-- Opening Marker --
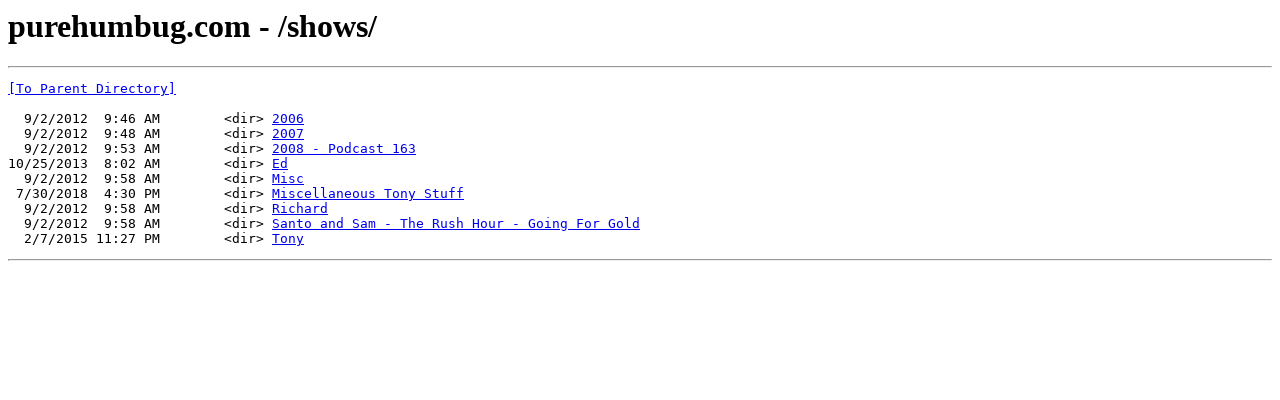

--- FILE ---
content_type: text/html; charset=UTF-8
request_url: http://purehumbug.com/shows/
body_size: 529
content:
<html><head><title>purehumbug.com - /shows/</title></head><body><H1>purehumbug.com - /shows/</H1><hr>

<pre><A HREF="/">[To Parent Directory]</A><br><br>  9/2/2012  9:46 AM        &lt;dir&gt; <A HREF="/shows/2006/">2006</A><br>  9/2/2012  9:48 AM        &lt;dir&gt; <A HREF="/shows/2007/">2007</A><br>  9/2/2012  9:53 AM        &lt;dir&gt; <A HREF="/shows/2008%20-%20Podcast%20163/">2008 - Podcast 163</A><br>10/25/2013  8:02 AM        &lt;dir&gt; <A HREF="/shows/Ed/">Ed</A><br>  9/2/2012  9:58 AM        &lt;dir&gt; <A HREF="/shows/Misc/">Misc</A><br> 7/30/2018  4:30 PM        &lt;dir&gt; <A HREF="/shows/Miscellaneous%20Tony%20Stuff/">Miscellaneous Tony Stuff</A><br>  9/2/2012  9:58 AM        &lt;dir&gt; <A HREF="/shows/Richard/">Richard</A><br>  9/2/2012  9:58 AM        &lt;dir&gt; <A HREF="/shows/Santo%20and%20Sam%20-%20The%20Rush%20Hour%20-%20Going%20For%20Gold/">Santo and Sam - The Rush Hour - Going For Gold</A><br>  2/7/2015 11:27 PM        &lt;dir&gt; <A HREF="/shows/Tony/">Tony</A><br></pre><hr></body></html>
-- Closing Marker --
What is required
Lines of the listing above that contain the word "purehumbug" should all be returned.

Response to the exercise
request_url: http://purehumbug.com/shows/
<html><head><title>purehumbug.com - /shows/</title></head><body><H1>purehumbug.com - /shows/</H1><hr>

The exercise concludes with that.